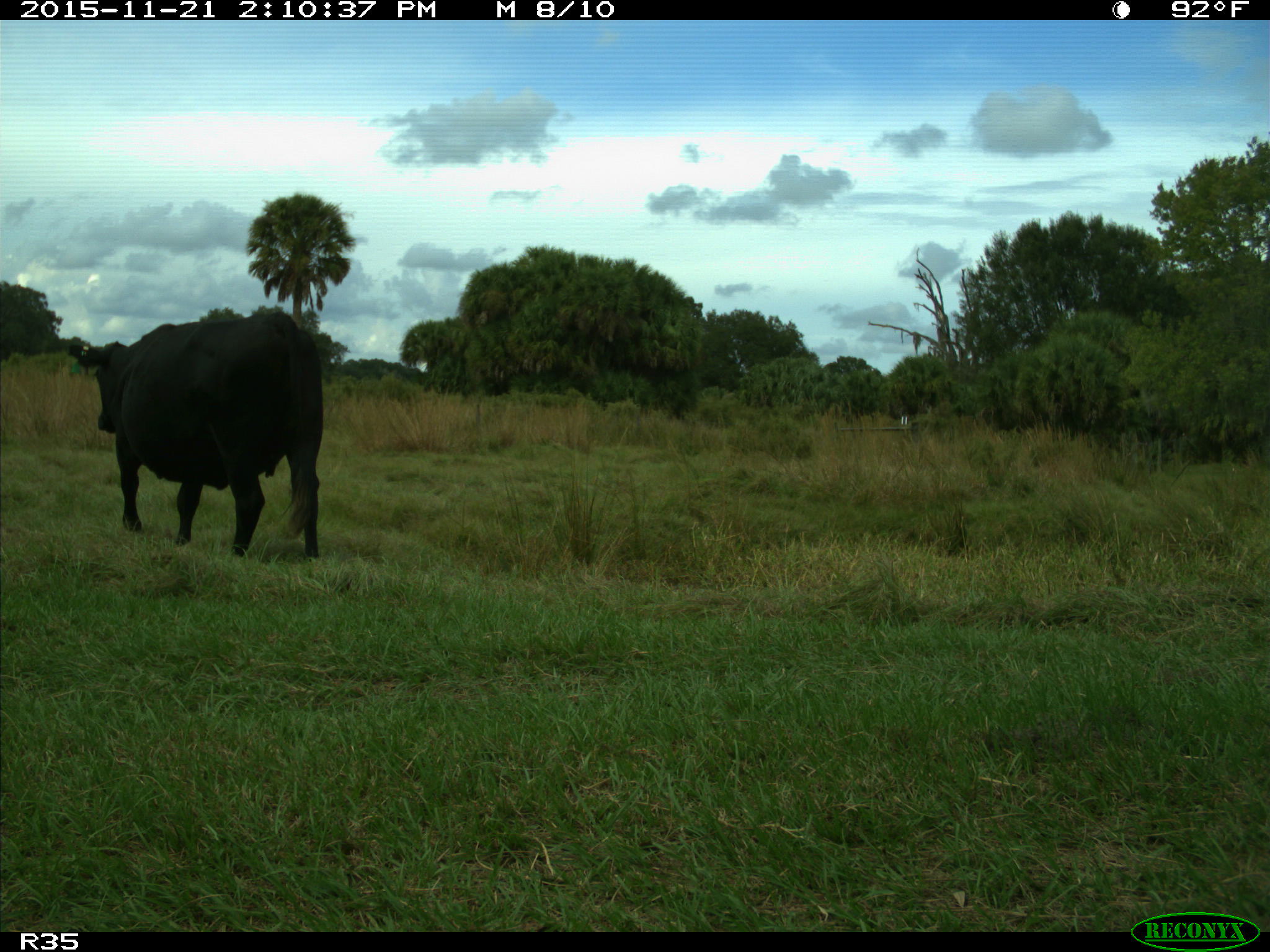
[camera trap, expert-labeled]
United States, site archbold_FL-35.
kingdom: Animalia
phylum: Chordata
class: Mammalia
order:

....

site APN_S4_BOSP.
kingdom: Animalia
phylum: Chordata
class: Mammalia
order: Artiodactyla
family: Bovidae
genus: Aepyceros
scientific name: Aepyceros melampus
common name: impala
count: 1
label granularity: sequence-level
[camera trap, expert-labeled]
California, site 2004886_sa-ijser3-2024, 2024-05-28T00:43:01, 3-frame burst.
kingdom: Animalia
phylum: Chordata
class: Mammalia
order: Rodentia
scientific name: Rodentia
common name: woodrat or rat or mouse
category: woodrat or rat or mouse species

....

» **ACTIVITY**
Each line in the material with "site" in it must be reported.

» **REPLY**
United States, site archbold_FL-35.
site APN_S4_BOSP.
California, site 2004886_sa-ijser3-2024, 2024-05-28T00:43:01, 3-frame burst.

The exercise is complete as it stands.